Ogni famiglia infelicè lo è a modo suo, si sa e lo chiariva già il grande russo fin dall’incipit di Anna Karenina. Cosa dunque si potrebbe ancora aggiungere alla storia, singolare e plurale, della famiglia e della sua perenne crisi? Forse si potrebbe indagare ancora più a fondo come quell’infelicità sia il frutto velenoso della felicità di alcuni componenti di quello stesso nucleo. E come la difficoltà a riconoscersi e ritrovarsi proprio all’interno di essa ne definisca il grado di felicità e infelicità senza che la messa a fuoco di sé venga mai discussa. In un certo senso la famiglia è la sua stessa crisi, lo sa benissimo Leonardo G. Luccone che con il suo nuovo romanzo, Il figlio delle sorelle (Ponte alle Grazie, pp. 208, euro 16) che segue il monumentale La casa mangia le parole, dando forma a un dittico proprio sulla famiglia e le sue proiezioni che definisce la misura e l’ambizione di un autore capace di sperimentare con il più classico dei temi novecenteschi.

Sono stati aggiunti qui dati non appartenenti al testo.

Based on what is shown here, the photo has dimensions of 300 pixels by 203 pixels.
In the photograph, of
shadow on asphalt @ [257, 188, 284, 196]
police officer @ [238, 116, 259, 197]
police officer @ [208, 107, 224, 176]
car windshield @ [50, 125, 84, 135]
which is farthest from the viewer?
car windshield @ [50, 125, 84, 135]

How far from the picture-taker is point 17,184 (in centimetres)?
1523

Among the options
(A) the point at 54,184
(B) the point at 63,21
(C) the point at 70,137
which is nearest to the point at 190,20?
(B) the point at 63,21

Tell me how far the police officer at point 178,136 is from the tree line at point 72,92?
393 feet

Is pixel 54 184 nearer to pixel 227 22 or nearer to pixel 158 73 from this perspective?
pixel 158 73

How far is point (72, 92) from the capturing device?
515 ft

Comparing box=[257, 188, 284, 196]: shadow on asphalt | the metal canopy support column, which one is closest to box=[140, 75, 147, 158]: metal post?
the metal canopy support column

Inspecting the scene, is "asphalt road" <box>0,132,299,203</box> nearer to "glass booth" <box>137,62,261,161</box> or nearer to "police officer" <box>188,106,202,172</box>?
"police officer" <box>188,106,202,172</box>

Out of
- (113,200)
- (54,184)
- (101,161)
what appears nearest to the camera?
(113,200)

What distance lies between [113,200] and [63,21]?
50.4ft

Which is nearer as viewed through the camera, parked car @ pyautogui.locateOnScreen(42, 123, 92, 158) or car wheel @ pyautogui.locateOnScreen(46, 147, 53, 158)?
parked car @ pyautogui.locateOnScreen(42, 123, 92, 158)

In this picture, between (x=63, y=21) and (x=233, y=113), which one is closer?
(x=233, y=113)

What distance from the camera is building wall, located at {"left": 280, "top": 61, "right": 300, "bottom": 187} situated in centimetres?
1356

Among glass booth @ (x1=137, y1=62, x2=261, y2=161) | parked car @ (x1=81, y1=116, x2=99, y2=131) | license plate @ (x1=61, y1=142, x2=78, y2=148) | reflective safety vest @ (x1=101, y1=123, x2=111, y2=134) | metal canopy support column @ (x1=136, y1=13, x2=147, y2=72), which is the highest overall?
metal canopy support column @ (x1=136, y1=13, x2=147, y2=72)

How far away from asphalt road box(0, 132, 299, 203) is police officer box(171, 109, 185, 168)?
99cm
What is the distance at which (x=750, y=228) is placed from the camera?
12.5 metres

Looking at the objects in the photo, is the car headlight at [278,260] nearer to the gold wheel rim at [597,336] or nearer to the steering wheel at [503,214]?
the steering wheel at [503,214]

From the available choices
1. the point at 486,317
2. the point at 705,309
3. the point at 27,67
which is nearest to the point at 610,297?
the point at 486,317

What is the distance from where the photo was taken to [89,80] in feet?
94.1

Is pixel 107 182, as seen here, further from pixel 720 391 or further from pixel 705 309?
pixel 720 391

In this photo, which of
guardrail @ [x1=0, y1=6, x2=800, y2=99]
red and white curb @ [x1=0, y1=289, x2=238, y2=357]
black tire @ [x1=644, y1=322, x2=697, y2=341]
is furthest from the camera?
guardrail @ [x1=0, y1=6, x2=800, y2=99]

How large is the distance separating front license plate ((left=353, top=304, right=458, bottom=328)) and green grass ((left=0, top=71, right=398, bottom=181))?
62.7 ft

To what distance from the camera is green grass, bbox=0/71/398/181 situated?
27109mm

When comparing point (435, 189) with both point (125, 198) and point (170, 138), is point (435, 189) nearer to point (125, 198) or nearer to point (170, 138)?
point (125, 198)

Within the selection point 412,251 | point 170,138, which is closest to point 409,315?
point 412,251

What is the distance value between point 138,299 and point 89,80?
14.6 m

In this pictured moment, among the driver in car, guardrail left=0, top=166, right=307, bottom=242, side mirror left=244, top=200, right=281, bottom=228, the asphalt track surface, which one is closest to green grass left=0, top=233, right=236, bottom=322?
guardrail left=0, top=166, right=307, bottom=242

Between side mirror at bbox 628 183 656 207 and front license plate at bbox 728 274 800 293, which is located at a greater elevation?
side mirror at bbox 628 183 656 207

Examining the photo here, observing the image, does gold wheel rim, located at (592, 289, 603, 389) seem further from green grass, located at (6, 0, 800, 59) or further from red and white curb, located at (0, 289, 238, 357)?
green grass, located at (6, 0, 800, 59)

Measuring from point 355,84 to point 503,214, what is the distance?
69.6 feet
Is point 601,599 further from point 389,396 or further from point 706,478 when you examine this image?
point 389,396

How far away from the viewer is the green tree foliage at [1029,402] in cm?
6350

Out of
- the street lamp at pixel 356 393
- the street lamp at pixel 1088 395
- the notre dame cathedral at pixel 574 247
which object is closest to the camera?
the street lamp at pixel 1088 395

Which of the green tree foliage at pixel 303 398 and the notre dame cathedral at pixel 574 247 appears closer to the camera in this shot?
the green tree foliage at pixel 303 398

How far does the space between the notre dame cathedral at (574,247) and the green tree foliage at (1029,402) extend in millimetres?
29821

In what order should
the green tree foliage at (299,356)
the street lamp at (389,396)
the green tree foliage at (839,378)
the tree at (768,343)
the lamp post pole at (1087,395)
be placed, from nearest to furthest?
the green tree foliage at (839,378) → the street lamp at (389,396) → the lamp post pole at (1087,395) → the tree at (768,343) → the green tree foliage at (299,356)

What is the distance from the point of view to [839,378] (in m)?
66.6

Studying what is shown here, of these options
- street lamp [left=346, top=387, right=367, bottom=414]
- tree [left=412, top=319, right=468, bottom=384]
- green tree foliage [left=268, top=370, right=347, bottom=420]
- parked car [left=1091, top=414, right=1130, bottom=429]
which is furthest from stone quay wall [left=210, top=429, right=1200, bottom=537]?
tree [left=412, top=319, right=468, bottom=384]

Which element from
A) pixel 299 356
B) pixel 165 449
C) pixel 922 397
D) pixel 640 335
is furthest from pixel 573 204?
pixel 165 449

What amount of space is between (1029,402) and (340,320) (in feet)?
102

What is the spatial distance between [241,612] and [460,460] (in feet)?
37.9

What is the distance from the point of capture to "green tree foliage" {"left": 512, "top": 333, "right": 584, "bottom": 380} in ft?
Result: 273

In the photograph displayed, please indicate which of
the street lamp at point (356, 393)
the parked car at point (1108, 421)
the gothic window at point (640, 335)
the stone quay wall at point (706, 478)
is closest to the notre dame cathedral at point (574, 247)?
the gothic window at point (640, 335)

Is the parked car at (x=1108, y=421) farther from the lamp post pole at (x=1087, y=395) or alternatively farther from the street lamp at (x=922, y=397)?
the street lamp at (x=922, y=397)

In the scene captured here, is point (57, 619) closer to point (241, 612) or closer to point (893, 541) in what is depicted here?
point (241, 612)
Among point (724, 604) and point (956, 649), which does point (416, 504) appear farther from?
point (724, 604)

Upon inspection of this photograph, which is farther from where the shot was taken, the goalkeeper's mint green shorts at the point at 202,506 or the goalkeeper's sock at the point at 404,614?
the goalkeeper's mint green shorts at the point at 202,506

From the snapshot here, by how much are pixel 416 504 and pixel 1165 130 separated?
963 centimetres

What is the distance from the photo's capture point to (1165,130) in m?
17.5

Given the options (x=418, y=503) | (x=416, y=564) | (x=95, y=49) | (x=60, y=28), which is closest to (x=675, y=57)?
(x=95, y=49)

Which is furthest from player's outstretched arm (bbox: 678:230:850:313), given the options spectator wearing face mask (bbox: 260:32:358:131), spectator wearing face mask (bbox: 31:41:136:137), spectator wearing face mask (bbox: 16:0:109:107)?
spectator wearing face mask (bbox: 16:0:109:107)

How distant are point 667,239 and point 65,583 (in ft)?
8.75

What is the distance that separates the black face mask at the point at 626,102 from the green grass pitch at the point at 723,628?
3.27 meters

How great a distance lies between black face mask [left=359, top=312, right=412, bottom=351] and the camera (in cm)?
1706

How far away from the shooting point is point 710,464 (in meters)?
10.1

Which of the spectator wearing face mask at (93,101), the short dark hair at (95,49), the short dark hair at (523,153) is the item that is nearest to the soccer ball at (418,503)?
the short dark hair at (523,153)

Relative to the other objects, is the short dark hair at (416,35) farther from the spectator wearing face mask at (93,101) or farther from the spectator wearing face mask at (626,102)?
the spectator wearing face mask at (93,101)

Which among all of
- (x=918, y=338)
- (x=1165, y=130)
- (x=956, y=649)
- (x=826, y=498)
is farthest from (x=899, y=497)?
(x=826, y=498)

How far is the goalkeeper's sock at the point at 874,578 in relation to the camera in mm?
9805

CON UNA RICOSTRUZIONE linguistica attenta agli stati psichici in continuo disequilibrio del protagonista, Luccone costruisce un immaginario psichedelico possibile (e non meno veritiero) del delirio famigliare nell’epoca contemporanea. Le incomprensioni e i dolori improvvisi, le cose sempre sapute, ma subito dimenticate, così come tutte le dinamiche che trasformano la vita famigliare in un intreccio di radici salde quanto stritolanti, divengono nel romanzo l’elemento fluorescente di una narrazione raffinata e mai scontata. La scomparsa per quindici anni del protagonista e voce narrante diviene il nodo attorno al quale costruire nella crisi una possibile via d’uscita. I temi ricorrenti sono quelli tipici della fluidità contemporanea, dei desideri difficili da chiarire (oltre che da esigere, anche legalmente) e di un tempo che vede ancora in Italia la famiglia come l’ancora utile per impedire ogni possibile fuga nel futuro.

LUCCONE coglie appieno come la crisi sia la soluzione e la famiglia lo strumento arcaico dentro cui si celano i peggiori istinti, non più tipici solo dell’organizzazione patriarcale, ma seppure con tutte le affinità del caso, della decadente, ma non debole istituzionalizzazione che pervade ogni ambito del nostro tempo anche sotto la lucida nomea di una tecnologia digitale che tutto scioglie e rende disponibile. Ed è così che il protagonista diviene tale quale elemento di crisi perenne. Lui padre di famiglia è l’asse che portante non può più essere. Luccone inserisce con estrema sensibilità in un contesto apparentemente confortevole (da un punto di vista narrativo) quale è il tema della famiglia, la crisi di un uomo che non vede più sgretolarsi il suo potere di cui ha fatto anche in maniera codarda a meno, ma la sua stessa identità che appare sempre priva di ogni significato. Il figlio delle sorelle indaga il passato scorgendo un futuro possibile per l’uomo, sia pure già sconfitto dalla Storia.